Required action 1: List every standard designation, such as ASTM D6866, that appears in the Beta Analytic page.
Required action 2: Write the next part of the Beta Analytic page, picking up after its final line.

Text provided:
++++++++++++++++++++

COVID-19 Notice: WE ARE OPEN AND OPERATING NORMALLY
Beta Analytic, as a laboratory, is considered an essential business under Florida's statewide Stay-at-Home Order. Taking the necessary measures to maintain employees' safety, we continue to operate and accept samples for analysis. Please contact us BEFORE sending your samples so we can recommend you the best way to proceed.
ISO/IEC 17025:2017-accredited Beta Analytic is a tracer-free laboratory. We do not accept pharmaceutical samples with “tracer Carbon-14” and other materials containing artificial Carbon-14, in order to eliminate the risk of cross-contamination. Samples that have been artificially enhanced with Carbon-12, Carbon-13 or any other isotope are also not accepted for analysis as they may cause damage to the lab’s equipment. This policy is part of our commitment to provide high-quality results to all our clients.
Pharmaceutical companies evaluate drug metabolism by using a radiolabeled version of the drug under investigation. AMS biomedical laboratories use Carbon-14 as a tracer because it can easily substitute Carbon-12 atoms in the drug molecule and it is relatively safe to handle. However, since the artificial Carbon-14 used in these studies is phenomenally high (enormous) relative to natural levels and once used in an AMS laboratory becomes ubiquitous, cross-contamination within the AMS and the chemistry lines cannot be avoided. Although this may be acceptable in a biomedical AMS facility, it is not acceptable in a radiocarbon dating facility.
– Beta Analytic was one of the key developers of the ASTM D6866 method and has served as technical adviser to all the major biobased standardization initiatives worldwide including the European methods CEN 16137 and EN 15440.
– Since 1979, ISO/IEC 17025:2017-accredited Beta Analytic has been the world leader in Carbon-14 measurements.
– Beta Analytic has unparalleled expertise with complex biobased samples.

++++++++++++++++++++

Provided records:
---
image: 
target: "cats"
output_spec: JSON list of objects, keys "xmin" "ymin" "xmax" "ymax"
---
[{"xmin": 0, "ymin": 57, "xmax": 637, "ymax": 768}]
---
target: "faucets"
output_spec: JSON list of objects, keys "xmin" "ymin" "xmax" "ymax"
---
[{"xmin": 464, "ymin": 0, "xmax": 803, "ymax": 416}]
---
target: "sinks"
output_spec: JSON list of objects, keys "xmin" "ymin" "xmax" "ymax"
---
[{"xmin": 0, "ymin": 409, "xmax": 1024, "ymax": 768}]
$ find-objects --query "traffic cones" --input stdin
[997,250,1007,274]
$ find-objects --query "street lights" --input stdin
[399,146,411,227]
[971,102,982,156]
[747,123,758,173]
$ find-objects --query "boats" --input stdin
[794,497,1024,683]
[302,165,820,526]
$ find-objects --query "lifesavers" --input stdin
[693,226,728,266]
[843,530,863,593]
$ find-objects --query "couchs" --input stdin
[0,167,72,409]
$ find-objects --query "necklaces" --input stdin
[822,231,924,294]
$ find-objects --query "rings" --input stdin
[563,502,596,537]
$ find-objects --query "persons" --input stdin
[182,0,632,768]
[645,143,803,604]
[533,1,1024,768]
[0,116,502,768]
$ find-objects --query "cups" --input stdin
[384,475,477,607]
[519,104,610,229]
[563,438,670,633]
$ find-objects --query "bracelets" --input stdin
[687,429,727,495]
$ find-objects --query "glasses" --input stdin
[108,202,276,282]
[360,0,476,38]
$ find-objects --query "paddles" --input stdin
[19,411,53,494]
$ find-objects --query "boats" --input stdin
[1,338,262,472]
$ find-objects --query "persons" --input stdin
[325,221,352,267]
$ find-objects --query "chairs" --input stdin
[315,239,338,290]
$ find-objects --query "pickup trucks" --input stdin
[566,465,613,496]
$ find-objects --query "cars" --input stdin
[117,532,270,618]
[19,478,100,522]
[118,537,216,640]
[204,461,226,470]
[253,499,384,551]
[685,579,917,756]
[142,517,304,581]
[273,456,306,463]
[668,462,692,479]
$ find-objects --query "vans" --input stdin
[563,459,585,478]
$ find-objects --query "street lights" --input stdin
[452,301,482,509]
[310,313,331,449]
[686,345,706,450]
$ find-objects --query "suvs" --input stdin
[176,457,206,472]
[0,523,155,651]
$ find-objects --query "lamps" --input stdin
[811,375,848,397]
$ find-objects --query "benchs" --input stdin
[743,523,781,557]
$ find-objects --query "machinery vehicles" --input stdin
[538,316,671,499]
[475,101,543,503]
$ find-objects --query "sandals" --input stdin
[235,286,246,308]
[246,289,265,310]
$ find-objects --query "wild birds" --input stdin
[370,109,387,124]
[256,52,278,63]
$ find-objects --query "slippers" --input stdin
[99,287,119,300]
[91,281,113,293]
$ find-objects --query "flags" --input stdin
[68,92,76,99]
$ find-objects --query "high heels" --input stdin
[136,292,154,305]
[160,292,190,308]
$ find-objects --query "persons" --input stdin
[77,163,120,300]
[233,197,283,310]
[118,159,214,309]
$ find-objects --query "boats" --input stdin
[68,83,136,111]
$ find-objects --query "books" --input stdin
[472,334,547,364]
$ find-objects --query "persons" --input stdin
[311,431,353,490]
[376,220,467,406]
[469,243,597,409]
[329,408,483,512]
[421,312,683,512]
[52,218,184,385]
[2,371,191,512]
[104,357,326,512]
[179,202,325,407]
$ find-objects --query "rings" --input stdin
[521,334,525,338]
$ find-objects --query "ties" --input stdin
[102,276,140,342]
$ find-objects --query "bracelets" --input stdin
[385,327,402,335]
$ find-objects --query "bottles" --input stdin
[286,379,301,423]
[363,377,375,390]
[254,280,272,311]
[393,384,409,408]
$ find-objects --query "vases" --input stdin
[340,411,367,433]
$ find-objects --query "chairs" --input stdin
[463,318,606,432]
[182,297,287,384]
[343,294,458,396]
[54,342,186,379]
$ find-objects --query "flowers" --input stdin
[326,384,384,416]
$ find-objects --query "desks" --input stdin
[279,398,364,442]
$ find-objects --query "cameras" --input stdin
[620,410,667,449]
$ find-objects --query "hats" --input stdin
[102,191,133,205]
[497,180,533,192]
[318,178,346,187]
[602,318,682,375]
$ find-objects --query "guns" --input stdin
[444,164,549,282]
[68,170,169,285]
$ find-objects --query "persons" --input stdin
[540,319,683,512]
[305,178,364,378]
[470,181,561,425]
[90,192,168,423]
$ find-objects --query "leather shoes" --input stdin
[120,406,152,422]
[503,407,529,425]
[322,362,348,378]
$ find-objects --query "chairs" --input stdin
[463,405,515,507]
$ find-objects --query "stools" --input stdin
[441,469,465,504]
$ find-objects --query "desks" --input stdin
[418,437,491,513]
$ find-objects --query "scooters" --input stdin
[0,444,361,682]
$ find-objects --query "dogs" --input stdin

++++++++++++++++++++

Reply 1: ISO/IEC 17025:2017, ASTM D6866, CEN 16137, EN 15440

Reply 2:
According to ASTM International, the ASTM D6866 standard is applicable to laboratories working without exposure to artificial carbon-14 routinely used in biomedical studies. Artificial carbon-14 can exist within the laboratory at levels 1,000 times or more than 100 % biobased materials and 100,000 times more than 1% biobased materials. Once in the laboratory, artificial 14C can become undetectably ubiquitous on materials and other surfaces but which may randomly contaminate an unknown sample producing inaccurately high biobased results. Despite vigorous attempts to clean up contaminating artificial 14C from a laboratory, isolation has proven to be the only successful method of avoidance. Completely separate chemical laboratories and extreme measures for detection validation are required from laboratories exposed to artificial 14C. Accepted requirements are:
(1) disclosure to clients that the laboratory working with their products and materials also works with artificial 14C
(2) chemical laboratories in separate buildings for the handling of artificial 14C and biobased samples
(3) separate personnel who do not enter the buildings of the other
(4) no sharing of common areas such as lunch rooms and offices
(5) no sharing of supplies or chemicals between the two
(6) quasi-simultaneous quality assurance measurements within the detector validating the absence of contamination within the detector itself.
We do not subcontract work to other labs. Our policy is to have direct contact with our clients, maintain complete chain of custody in quality control, use our own AMS machines, and have a complete working knowledge of each analysis to best answer questions once results are available.
We are able to offer such rapid service because all analyses are done in-house; we have multiple accelerators and a dedicated full-time staff of technicians and scientists working overtime, if necessary, to meet the promised delivery times.
For inquiries, please email us at email@example.com or call +(1) 305-662-7760.
ASTM D6866 – Standard Test Methods for Determining the Biobased Content of Solid, Liquid, and Gaseous Samples Using Radiocarbon Analysis.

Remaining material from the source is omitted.